# Saved data entries
* * * * *

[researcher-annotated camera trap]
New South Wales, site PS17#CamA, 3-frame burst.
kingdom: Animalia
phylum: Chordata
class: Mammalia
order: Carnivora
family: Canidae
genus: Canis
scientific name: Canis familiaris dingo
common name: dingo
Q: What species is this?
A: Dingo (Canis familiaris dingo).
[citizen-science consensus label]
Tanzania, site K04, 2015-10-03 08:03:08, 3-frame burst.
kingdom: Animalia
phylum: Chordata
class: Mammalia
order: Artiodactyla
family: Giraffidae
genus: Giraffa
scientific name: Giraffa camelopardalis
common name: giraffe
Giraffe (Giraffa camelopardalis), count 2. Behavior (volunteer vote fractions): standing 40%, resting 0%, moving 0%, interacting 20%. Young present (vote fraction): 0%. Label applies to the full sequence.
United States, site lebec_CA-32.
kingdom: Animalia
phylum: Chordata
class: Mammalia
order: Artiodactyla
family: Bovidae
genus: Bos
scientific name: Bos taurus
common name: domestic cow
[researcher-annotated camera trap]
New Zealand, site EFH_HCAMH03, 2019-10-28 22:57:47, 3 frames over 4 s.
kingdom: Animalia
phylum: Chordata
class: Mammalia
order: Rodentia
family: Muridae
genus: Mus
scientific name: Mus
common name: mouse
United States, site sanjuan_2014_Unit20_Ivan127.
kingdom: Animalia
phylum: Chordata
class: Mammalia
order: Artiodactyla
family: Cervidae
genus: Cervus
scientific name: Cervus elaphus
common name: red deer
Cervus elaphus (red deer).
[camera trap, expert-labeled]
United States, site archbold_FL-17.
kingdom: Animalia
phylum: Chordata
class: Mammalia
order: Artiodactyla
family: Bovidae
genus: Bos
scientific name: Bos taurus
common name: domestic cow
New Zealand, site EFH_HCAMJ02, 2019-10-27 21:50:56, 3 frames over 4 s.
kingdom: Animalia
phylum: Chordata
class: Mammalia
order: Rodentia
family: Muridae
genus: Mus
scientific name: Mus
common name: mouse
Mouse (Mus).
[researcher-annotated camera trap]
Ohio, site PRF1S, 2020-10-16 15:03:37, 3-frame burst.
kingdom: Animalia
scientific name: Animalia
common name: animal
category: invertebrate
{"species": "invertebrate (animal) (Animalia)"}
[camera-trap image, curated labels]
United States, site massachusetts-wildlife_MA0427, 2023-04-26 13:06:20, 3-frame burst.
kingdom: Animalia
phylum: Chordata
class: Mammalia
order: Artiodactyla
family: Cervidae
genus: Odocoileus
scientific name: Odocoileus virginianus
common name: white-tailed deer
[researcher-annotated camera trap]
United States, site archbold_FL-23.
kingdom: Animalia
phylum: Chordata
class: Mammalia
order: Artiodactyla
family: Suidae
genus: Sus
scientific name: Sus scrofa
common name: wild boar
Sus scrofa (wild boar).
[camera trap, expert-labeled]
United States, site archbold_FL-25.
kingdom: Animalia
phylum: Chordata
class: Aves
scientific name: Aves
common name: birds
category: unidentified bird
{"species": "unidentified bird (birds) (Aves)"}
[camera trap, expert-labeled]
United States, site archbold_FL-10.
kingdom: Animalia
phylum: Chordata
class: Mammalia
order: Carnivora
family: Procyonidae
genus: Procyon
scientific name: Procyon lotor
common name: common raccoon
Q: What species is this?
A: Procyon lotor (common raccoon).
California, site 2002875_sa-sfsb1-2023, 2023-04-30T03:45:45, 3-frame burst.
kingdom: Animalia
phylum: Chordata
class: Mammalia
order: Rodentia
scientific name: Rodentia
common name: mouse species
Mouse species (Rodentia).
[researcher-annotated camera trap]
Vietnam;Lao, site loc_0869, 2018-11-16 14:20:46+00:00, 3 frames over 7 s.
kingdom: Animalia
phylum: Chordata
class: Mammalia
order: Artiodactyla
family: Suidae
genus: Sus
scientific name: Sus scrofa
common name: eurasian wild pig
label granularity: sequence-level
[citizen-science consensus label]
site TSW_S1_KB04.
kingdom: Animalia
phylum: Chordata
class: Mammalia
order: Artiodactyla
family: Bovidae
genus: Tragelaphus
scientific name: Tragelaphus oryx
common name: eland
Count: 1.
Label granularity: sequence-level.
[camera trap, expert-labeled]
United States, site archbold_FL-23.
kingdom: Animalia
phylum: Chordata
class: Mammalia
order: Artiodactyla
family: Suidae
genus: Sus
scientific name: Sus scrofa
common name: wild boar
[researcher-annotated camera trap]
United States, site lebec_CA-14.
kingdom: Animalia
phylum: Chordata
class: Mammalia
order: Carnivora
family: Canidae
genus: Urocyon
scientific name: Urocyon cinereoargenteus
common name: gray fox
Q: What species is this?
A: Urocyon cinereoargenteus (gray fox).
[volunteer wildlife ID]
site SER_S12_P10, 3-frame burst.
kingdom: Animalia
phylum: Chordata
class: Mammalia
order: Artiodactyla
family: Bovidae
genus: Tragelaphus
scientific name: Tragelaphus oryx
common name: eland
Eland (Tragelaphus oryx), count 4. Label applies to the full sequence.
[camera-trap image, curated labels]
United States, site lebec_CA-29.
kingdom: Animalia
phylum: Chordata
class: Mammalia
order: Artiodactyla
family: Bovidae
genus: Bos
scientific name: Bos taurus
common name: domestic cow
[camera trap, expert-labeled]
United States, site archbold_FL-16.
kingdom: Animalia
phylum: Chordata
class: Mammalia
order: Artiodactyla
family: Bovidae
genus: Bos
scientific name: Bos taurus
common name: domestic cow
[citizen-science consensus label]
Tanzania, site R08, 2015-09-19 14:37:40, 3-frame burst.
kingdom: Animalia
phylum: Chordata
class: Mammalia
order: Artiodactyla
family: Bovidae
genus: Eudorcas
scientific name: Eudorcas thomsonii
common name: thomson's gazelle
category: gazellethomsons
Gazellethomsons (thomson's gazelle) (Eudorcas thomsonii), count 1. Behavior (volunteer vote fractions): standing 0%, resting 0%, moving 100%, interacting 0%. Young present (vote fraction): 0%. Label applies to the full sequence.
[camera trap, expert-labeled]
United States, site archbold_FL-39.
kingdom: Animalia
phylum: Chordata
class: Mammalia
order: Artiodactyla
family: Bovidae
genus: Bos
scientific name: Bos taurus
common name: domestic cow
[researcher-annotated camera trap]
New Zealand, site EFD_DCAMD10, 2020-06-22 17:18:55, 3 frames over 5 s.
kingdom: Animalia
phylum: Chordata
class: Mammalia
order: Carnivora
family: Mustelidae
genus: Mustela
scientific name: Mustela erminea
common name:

* * * * *

# Work task
Copy, from the data above, every line where the word "level" appears.

# Written answer
label granularity: sequence-level
Label granularity: sequence-level.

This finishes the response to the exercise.